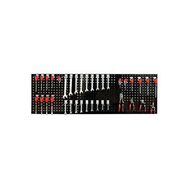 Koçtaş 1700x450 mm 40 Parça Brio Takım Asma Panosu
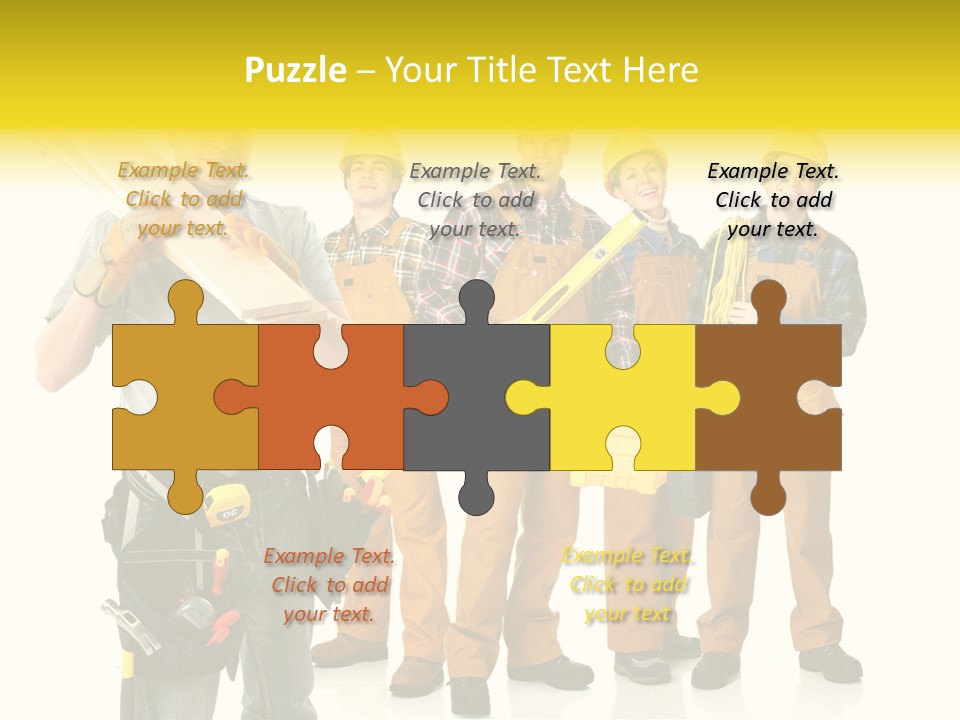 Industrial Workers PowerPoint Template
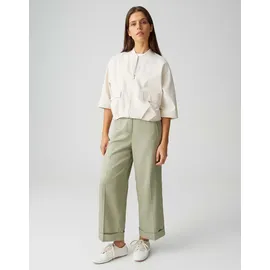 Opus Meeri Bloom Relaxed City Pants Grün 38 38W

......

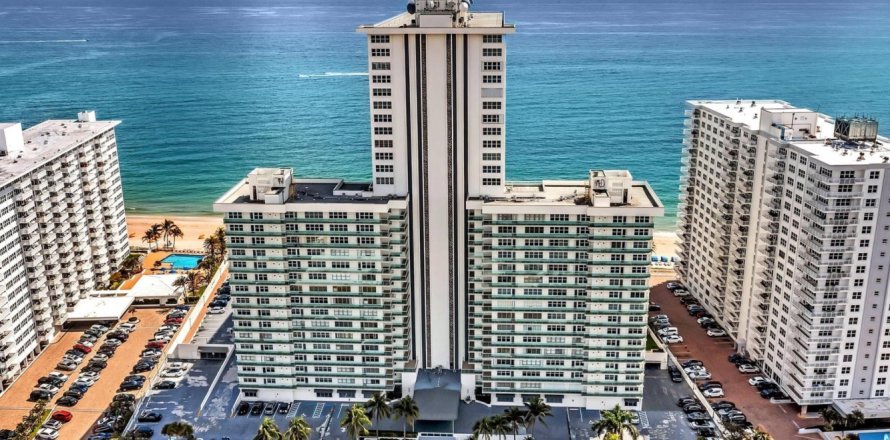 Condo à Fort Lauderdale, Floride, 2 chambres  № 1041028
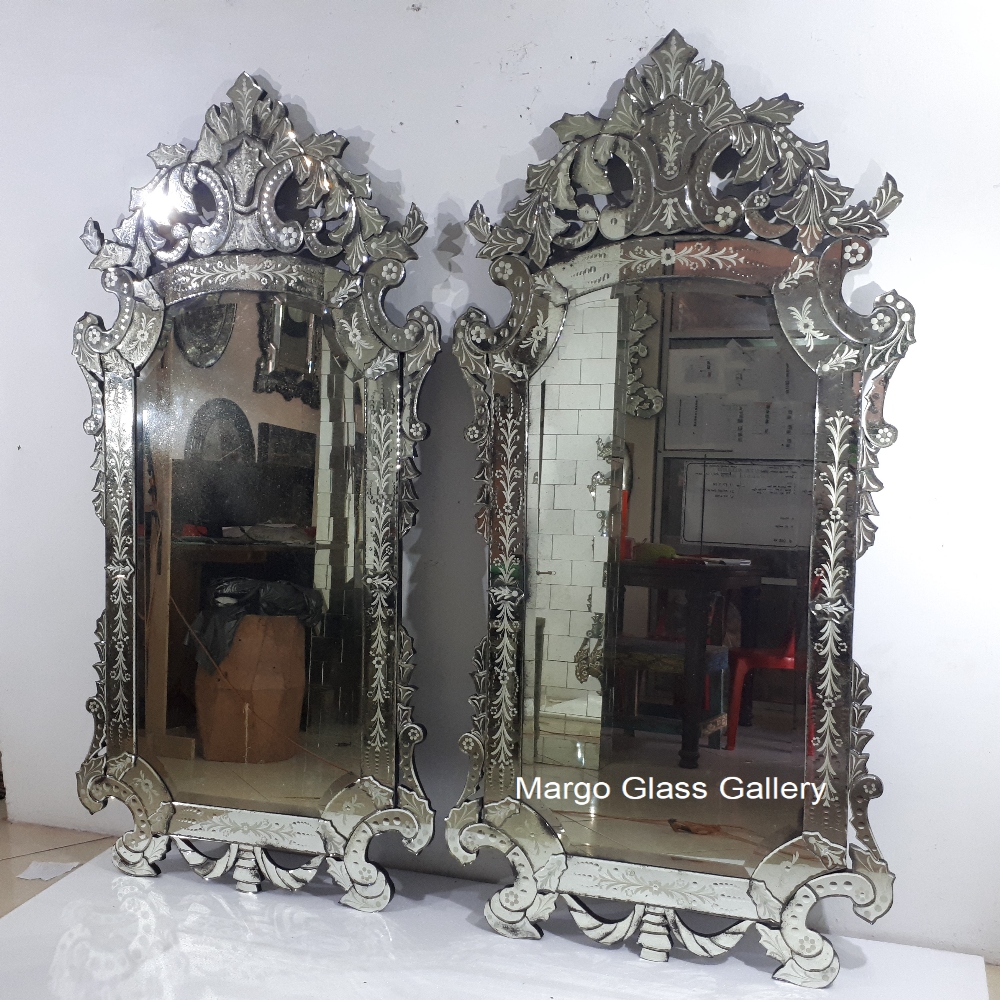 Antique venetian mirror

......

== WHAT THE TASK REQUIRES ==
Above are some records. Output exactly the lines from the one that contains "Condo à Fort" to the one that contains "Antique venetian mirror", keeping both, and omit the pictures.

== RESPONSE ==
 Condo à Fort Lauderdale, Floride, 2 chambres  № 1041028
 Antique venetian mirror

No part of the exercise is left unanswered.